On n’est pas obligé pour cela d’attribuer un mouvement semblable aux autres planètes ; « la Lune n’est point de même nature en toutes ses parties, comme le sont les autres étoiles ; l’influence exercée par l’une de ses faces pourrait différer de l’influence exercée par l’autre ; il n’en saurait être de même des autres étoiles ; on ne se doit donc pas étonner que la Lune puisse avoir un mouvement de rotation autour de son propre centre et que les autres étoiles soient dépourvues d’un semblable mouvement. »

Cette objection résolue, rien ne retient plus Albert de Saxe d’adhérer au système de Ptolémée « accepté par tous les astronomes modernes ». Ce système, il l’expose à l’aide des orbes solides agencés par les Hypothèses des planètes et dont, au xive siècle, se servaient tous les physiciens de Paris. Les principes sur lesquels repose l’emploi de ces orbes, il les énonce comme des propositions d’usage courant ; ici[1], il enseigne que les orbites des diverses planètes sont contiguës les unes aux autres ; ailleurs[2], il enseigne que la représentation du mouvement du Soleil exige trois orbites, une orbite inférieure dont la surface concave est excentrique au Monde tandis que la surface convexe lui est excentrique, une orbite supérieure dont la surface concave est excentrique et la surface convexe concentrique, enfin une orbite intermédiaire ; ailleurs encore[3], il énumère toutes les orbites qu’exige le système des Hypothèses et d’Ibn al Haitam pour représenter le mouvement d une planète ; il continue à donner à l’excentrique la figure d’une couche comprise entre deux sphères concentriques l’une à l’autre, et non point la figure d’un tore, comme l’avaient proposé Gilles de Rome et les Demonstrationes theoricæ planetarum.

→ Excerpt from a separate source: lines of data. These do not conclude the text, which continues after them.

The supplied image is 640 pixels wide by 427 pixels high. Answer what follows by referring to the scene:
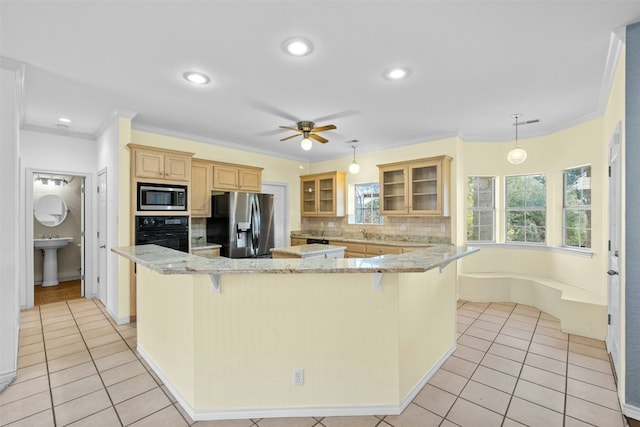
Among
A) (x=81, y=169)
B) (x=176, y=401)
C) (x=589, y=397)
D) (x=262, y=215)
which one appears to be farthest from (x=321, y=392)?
(x=81, y=169)

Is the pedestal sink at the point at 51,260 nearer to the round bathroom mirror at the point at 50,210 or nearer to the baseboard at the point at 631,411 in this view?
the round bathroom mirror at the point at 50,210

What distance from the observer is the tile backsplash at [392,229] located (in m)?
5.01

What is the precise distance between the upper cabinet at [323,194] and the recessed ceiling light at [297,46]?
12.7ft

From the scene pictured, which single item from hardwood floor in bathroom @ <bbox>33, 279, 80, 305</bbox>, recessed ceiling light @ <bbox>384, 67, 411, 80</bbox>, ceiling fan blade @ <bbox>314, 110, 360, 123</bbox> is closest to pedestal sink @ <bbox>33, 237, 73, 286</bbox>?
hardwood floor in bathroom @ <bbox>33, 279, 80, 305</bbox>

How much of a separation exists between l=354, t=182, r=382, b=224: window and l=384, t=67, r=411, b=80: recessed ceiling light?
10.7 feet

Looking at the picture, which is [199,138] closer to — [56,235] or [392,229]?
[56,235]

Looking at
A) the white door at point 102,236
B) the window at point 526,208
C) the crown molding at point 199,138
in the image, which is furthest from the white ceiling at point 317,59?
the window at point 526,208

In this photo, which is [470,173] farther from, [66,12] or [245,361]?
[66,12]

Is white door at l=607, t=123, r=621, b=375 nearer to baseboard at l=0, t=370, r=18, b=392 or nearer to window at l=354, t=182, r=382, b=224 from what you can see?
window at l=354, t=182, r=382, b=224

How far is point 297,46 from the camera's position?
2297mm

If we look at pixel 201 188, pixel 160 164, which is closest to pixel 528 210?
pixel 201 188

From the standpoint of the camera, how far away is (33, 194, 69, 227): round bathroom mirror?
Answer: 5.58 metres

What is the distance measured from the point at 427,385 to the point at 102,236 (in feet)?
15.1

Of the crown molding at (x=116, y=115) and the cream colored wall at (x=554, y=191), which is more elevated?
the crown molding at (x=116, y=115)
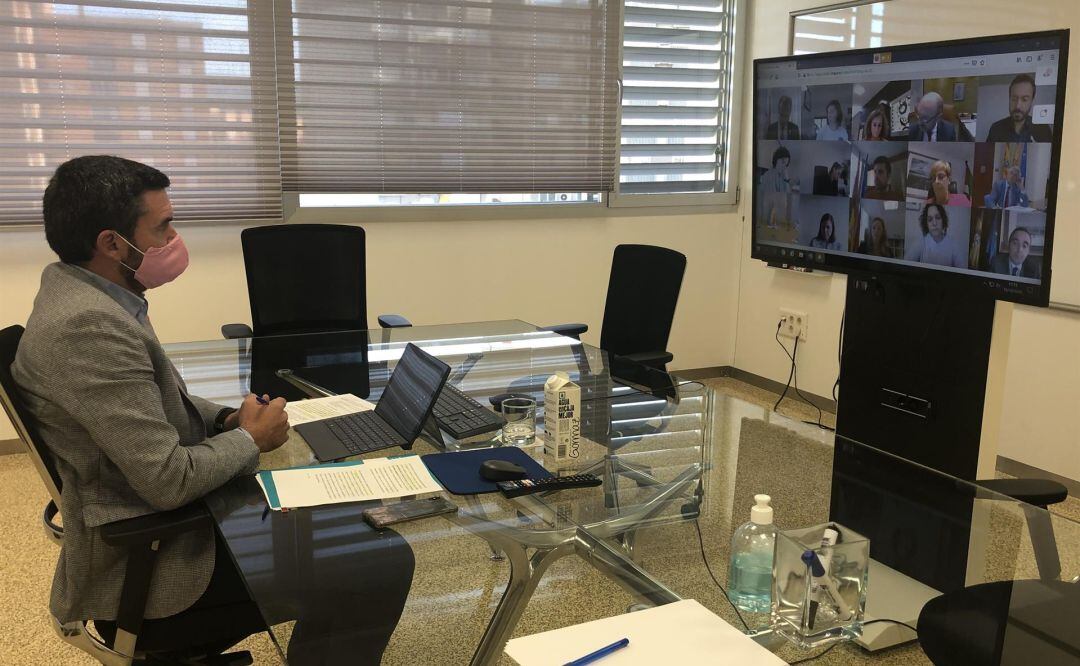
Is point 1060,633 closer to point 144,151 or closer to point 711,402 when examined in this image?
point 711,402

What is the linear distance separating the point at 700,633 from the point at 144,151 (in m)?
3.67

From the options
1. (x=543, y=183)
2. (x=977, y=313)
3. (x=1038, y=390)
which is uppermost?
(x=543, y=183)

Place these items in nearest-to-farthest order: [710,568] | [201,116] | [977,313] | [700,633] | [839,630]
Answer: [700,633] → [839,630] → [710,568] → [977,313] → [201,116]

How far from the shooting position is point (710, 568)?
62.4 inches

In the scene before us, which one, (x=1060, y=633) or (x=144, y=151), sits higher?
(x=144, y=151)

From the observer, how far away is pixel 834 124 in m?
2.99

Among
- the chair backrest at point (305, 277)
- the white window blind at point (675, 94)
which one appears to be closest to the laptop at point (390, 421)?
the chair backrest at point (305, 277)

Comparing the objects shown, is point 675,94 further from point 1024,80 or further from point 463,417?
point 463,417

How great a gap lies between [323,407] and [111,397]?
774 mm

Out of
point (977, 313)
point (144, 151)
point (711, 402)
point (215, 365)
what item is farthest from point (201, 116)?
point (977, 313)

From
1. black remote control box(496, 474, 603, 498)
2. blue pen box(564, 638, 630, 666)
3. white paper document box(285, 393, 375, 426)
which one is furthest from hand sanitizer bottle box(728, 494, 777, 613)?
white paper document box(285, 393, 375, 426)

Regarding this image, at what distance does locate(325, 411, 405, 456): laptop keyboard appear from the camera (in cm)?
209

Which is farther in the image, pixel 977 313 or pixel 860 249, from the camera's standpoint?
pixel 860 249

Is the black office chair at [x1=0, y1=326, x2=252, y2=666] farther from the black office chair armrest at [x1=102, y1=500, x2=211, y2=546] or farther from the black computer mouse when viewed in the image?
the black computer mouse
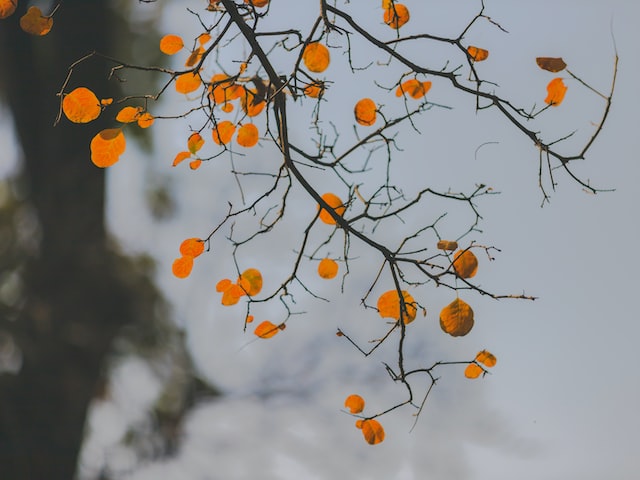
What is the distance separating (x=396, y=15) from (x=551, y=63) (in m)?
0.36

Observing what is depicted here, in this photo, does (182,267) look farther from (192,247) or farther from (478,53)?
(478,53)

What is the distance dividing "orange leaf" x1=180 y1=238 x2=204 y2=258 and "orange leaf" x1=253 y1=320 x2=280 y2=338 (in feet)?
0.75

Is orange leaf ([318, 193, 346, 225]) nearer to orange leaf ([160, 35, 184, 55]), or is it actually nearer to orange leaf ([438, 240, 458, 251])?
orange leaf ([438, 240, 458, 251])

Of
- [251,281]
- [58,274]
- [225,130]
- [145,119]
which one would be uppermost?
[58,274]

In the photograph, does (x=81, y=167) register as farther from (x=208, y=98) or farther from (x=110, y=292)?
(x=208, y=98)

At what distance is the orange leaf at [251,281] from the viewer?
1415 millimetres

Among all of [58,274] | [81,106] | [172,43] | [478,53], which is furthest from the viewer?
[58,274]

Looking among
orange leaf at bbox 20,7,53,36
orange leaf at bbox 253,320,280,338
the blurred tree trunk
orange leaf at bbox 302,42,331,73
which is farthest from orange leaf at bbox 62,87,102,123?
the blurred tree trunk

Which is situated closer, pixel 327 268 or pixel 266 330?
pixel 266 330

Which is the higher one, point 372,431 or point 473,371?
point 473,371

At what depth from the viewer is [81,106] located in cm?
118

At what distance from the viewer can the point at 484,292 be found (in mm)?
1156

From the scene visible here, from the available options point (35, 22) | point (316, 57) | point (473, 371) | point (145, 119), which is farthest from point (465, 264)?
point (35, 22)

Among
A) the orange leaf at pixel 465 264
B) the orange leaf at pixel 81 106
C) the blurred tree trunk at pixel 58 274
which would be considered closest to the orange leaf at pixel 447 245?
the orange leaf at pixel 465 264
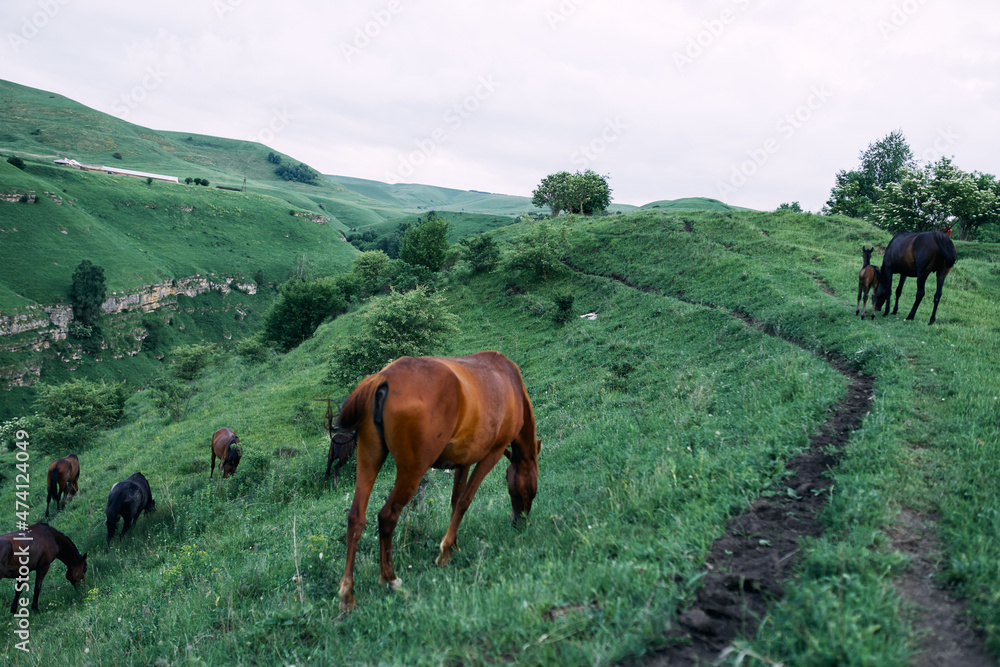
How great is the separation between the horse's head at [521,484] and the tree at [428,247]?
44.1m

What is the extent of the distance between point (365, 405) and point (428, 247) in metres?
46.6

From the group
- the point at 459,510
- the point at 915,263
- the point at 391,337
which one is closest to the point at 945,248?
the point at 915,263

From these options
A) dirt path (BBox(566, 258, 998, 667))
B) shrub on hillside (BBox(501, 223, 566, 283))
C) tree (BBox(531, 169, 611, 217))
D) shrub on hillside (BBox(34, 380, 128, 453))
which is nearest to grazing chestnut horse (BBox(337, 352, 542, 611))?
dirt path (BBox(566, 258, 998, 667))

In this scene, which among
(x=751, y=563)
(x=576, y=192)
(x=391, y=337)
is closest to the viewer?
(x=751, y=563)

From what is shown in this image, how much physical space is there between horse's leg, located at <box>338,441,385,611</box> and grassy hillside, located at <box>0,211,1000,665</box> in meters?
0.18

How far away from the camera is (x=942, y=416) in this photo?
23.4ft

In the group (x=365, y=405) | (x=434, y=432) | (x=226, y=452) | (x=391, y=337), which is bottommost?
(x=226, y=452)

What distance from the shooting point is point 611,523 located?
17.6 feet

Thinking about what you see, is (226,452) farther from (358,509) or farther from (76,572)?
(358,509)

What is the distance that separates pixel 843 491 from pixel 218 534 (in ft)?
36.7

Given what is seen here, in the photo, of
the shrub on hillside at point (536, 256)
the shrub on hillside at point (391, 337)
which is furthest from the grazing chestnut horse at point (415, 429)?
the shrub on hillside at point (536, 256)

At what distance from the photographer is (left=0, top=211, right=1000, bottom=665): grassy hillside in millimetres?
3570

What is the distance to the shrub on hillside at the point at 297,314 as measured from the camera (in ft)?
165

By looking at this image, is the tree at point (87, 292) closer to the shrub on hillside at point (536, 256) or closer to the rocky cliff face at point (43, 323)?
the rocky cliff face at point (43, 323)
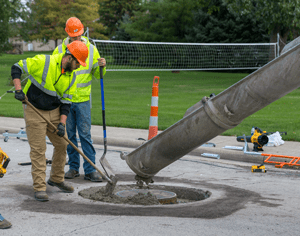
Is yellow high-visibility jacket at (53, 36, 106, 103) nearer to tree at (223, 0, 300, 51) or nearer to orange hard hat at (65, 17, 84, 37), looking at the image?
orange hard hat at (65, 17, 84, 37)

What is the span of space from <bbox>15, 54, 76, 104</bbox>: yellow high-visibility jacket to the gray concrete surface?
1289 millimetres

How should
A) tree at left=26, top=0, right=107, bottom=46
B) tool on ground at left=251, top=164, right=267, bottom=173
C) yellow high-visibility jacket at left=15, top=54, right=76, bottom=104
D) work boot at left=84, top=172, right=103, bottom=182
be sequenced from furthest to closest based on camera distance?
tree at left=26, top=0, right=107, bottom=46 → tool on ground at left=251, top=164, right=267, bottom=173 → work boot at left=84, top=172, right=103, bottom=182 → yellow high-visibility jacket at left=15, top=54, right=76, bottom=104

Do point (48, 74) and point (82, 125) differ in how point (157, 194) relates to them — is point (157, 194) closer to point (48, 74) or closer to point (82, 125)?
point (82, 125)

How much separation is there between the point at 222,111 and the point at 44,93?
2.19m

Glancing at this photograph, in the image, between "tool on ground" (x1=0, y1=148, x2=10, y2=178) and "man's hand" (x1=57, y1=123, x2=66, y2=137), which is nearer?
"tool on ground" (x1=0, y1=148, x2=10, y2=178)

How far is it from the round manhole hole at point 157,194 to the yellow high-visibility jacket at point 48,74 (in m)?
1.42

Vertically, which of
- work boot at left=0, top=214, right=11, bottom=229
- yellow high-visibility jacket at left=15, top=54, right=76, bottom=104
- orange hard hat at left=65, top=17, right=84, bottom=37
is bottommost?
work boot at left=0, top=214, right=11, bottom=229

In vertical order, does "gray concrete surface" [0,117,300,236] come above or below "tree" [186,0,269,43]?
below

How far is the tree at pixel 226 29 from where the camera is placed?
35.2 metres

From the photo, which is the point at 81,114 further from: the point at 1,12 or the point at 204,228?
the point at 1,12

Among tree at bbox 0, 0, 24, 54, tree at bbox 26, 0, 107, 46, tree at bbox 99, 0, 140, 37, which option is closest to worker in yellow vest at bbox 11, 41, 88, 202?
tree at bbox 0, 0, 24, 54

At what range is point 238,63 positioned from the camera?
3253cm

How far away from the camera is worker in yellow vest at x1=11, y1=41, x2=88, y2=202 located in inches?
206

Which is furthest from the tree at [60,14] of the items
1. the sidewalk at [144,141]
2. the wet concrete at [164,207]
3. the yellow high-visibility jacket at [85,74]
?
the wet concrete at [164,207]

Albert de Saxe, lorsqu’il discute le nombre des sphères célestes, propose[4] de compter dix sphères, la huitième étant celle des étoiles

  1. Alberti de Saxonia Quæstiones in libros De Cœlo et Mundo ; lib. I, quæst. IV.
  2. Alberti de Saxonia Op. laud., lib. II, quæst. VI.
  3. Alberti de Saxonia Op. laud., lib. II, quæst. VII.
  4. Alberti de Saxonia Quæstiones in libros De Cœlo et Mundo ; lib. II, quæst. VI.